***** Text section *****

ANKARA: Turkey’s opposition to NATO’s decision to open accession talks with Finland and Sweden has sparked debate about concessions Ankara might extract to greenlight membership for the two Scandinavian countries — the biggest change in European security architecture for decades.
Any country seeking to join NATO requires consensus approval from its 30 members, with the next NATO summit in Madrid coming in late June.
Turkish President Recep Tayyip Erdogan insists that Ankara, a NATO member since 1952 and possessing the alliance’s second largest military, does not support membership for Finland and Sweden, accusing both countries of harboring terror groups.
Turkey has told allies that it will say no to Sweden and Finland’s NATO applications, Erdogan said in a video posted on his Twitter account on Thursday.
“This move, which has poured cold water on expectations about Finland and Sweden’s ‘historic’ accession to the military alliance, was not really a surprise,” said Paul Levin, director of Stockholm University’s Institute for Turkish Studies.
Turkey has long criticized Sweden’s policy of turning a blind eye to the presence of the outlawed Kurdistan Workers’ Party on its soil despite being classified as terrorist group by the US and EU.
However, for Levin, what Erdogan wants in return has a number of possible interpretations.
“Sweden’s policy against the PKK and its Syrian Kurdish YPG offshoot in northern Syria was an issue of concern not only for the ruling government in Turkey, but also for the national security establishment for a long time. In that respect, the disagreement over this critical issue has been a widely-shared sentiment,” he told Arab News.
Finland and Sweden have imposed arms embargoes since 2019 over Turkey’s cross-border operation into Syria against Syrian Kurdish militants. Contacts between top Swedish officials and YPG leaders have been condemned by Ankara.
But, for Levin, there is always a domestic political dimension behind such decisions in Turkey.
“Erdogan’s personal concern is staying in power ahead of the looming elections in 2023 amid a troubled economy,” he said.
“Playing hardball with the West is likely to appeal (to a) domestic audience and consolidate stronger public support that needs nationalistic motivations.”
However, Levin is not convinced Turkey’s opposition to NATO enlargement will persuade Washington to approve Turkey’s request in October to buy 40 Lockheed Martin F-16 fighters, and approximately 80 modernization kits for its current warplanes, which the US has so far refrained from doing.
“The presence of (the) Russian-made S-400 defense system on Turkish soil renders the acquisition of the F-35 aircraft impossible because of the interoperability problems. I’m not sure that the US Congress can approve the sale of other modernization kits as well because it can be considered as a concession against Turkey’s blackmail,” he said.
On Wednesday, Swedish Minister for Defense Peter Hultqvist held meetings with his US counterpart Lloyd Austin in Washington, while Turkish Foreign Minister Mevlut Cavusoglu met with his US counterpart Antony Blinken in New York.
Cavusoglu also held recent talks with his Swedish and Finnish counterparts in Berlin.
“Negotiations are going on to reach a diplomatic resolution,” Levin said.

***** Source data *****

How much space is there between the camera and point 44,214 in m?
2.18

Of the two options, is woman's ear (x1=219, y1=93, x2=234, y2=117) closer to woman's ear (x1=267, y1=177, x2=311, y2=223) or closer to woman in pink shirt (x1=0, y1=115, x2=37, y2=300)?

*****

● Written instruction A
In the article on Turkey and NATO enlargement, why does Levin doubt that the US Congress would approve selling Turkey further modernization kits? Answer in one to three sentences.
● Written instruction B
According to the article on Turkey and NATO enlargement, where will the next NATO summit be held, and when?
● Written instruction C
From the article on Turkey and NATO enlargement, reproduce the passage that begins at the words "Any country seeking" and stops after "for Turkish Studies.".

● Exercise output A
Levin doubts Congress would approve the sale because it could be seen as a concession to what he calls Turkey's blackmail.

● Exercise output B
In Madrid, in late June.

● Exercise output C
Any country seeking to join NATO requires consensus approval from its 30 members, with the next NATO summit in Madrid coming in late June.
Turkish President Recep Tayyip Erdogan insists that Ankara, a NATO member since 1952 and possessing the alliance’s second largest military, does not support membership for Finland and Sweden, accusing both countries of harboring terror groups.
Turkey has told allies that it will say no to Sweden and Finland’s NATO applications, Erdogan said in a video posted on his Twitter account on Thursday.
“This move, which has poured cold water on expectations about Finland and Sweden’s ‘historic’ accession to the military alliance, was not really a surprise,” said Paul Levin, director of Stockholm University’s Institute for Turkish Studies.